Directives →
1/ From the passage on parental traps below, list every typical reaction to a child's misbehaviour that it names under the criticism trap.
2/ Reproduce the passage on parental traps word for word from "Getting Started" to "of handling things.".

Passage provided →
Getting Started

Parental Traps

Let’s take a look at some of the most common Parental Traps that might be making your family life a little stressful:

1. The “criticism” trap

This trap is when a parent engages in a power struggle with their child. Typical reactions to a child’s misbehaviour in these situations are often an increase in criticism, threats, yelling, or hitting. This type of discipline backfires and leads to anger, resentment and hostility between parent and child. If you think that these types of interactions take place too often within your family, it could be time to try a new way of handling things.

2. The “leave them alone” trap

This trap occurs in combination with the criticism trap and involves a parent ignoring their child’s good behaviours. If a child gets little to no attention for good behaviours, they are less likely to behave that way again. In fact, they are more likely to replace good behavior with bad behavior which tends to receive more attention. Positive parenting is based on the principle of praising and rewarding behaviours parents would like to see more often from their children.

Collected data →
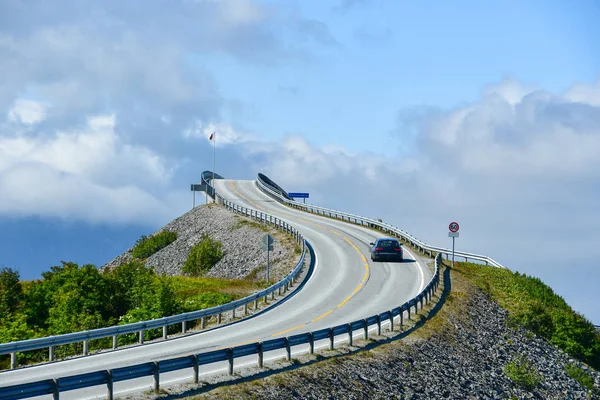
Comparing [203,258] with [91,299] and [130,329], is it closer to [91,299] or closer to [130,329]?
[91,299]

Results of the tasks →
1/ criticism, threats, yelling, hitting

2/
Getting Started

Parental Traps

Let’s take a look at some of the most common Parental Traps that might be making your family life a little stressful:

1. The “criticism” trap

This trap is when a parent engages in a power struggle with their child. Typical reactions to a child’s misbehaviour in these situations are often an increase in criticism, threats, yelling, or hitting. This type of discipline backfires and leads to anger, resentment and hostility between parent and child. If you think that these types of interactions take place too often within your family, it could be time to try a new way of handling things.